◆ PARTS OF THE EXERCISE ◆
A) Can you set down everything in the post on fine-tuning a chat model from "Google Colab" down to "to use google?", word for word?
B) What does the post on fine-tuning a chat model say, summed up in two sentences?

◆ SOURCE EXCERPT ◆
########################################
I'll stick with fine tuning on a tiny conversation chat dataset. Say Topical Chat.

Google Colab

As is tradition here, we love taking advantage of free compute from corporations. In the case of GPUs, lets take googles.

I've written a set of notebooks to do just that.

This let's us use RWKV models trained on The Pile, and finetune them against any set of text.

In the case of my conversational dataset we got mostly the conversational quality you'd expect:

me: hi friend

friend: Do you like to use google?

me: @friend Yes!

friend: Did you know that it is the most used search engine?

me: @friend That seems hard to believe

friend: Yes! but google was founded in 1998

As in not very good. A little overfitted, but fun none the less.

Deployment

Ahh the box man, AWS. I want to spend as little time here as possible.

Fuck dashboards.

So let's keep it simple.

  1. Containerize the model
  2. Upload the model to ECR
  3. Create a lambda function that loads our model
  4. Have the function activate via API
  5. Return the inferred result

That's all there is to it.

Cold Starts

One thing to note is that the slowest component of our setup is when the model first needs to load the inital weights, there's a lot of them.

It may be possible to find a real solution, but a simple work I use to increase the uptime of our containers. This allows the model to remain ready between inferences more often, but still requires the first to be a decent amount slower.

Keep an eye out; friend is waiting.
########################################
◆ EXTRACTED DATA ◆
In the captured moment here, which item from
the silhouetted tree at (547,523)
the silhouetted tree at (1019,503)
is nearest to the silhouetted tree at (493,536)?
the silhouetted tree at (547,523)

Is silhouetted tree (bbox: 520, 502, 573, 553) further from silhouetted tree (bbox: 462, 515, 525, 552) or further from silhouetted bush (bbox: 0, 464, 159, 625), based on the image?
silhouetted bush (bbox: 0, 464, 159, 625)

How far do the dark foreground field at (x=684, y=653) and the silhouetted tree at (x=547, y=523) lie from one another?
########################################
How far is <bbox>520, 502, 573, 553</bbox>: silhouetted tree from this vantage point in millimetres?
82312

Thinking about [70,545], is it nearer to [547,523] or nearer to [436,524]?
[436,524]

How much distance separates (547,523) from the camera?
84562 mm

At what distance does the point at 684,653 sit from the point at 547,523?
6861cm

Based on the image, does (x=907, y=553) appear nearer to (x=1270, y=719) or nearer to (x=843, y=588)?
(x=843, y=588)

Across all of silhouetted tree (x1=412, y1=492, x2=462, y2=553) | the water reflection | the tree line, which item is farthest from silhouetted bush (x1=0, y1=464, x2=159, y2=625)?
########################################
◆ WORKED SOLUTIONS ◆
A)
Google Colab

As is tradition here, we love taking advantage of free compute from corporations. In the case of GPUs, lets take googles.

I've written a set of notebooks to do just that.

This let's us use RWKV models trained on The Pile, and finetune them against any set of text.

In the case of my conversational dataset we got mostly the conversational quality you'd expect:

me: hi friend

friend: Do you like to use google?

B) Using free Google Colab GPUs and a set of notebooks, the writer fine-tunes RWKV models trained on The Pile on a tiny conversation dataset, getting chat results that are not very good and a little overfitted but still fun. For deployment on AWS, the model is containerized, uploaded to ECR, and loaded by a lambda function that is activated via API and returns the inferred result; the slowest part is loading the initial weights.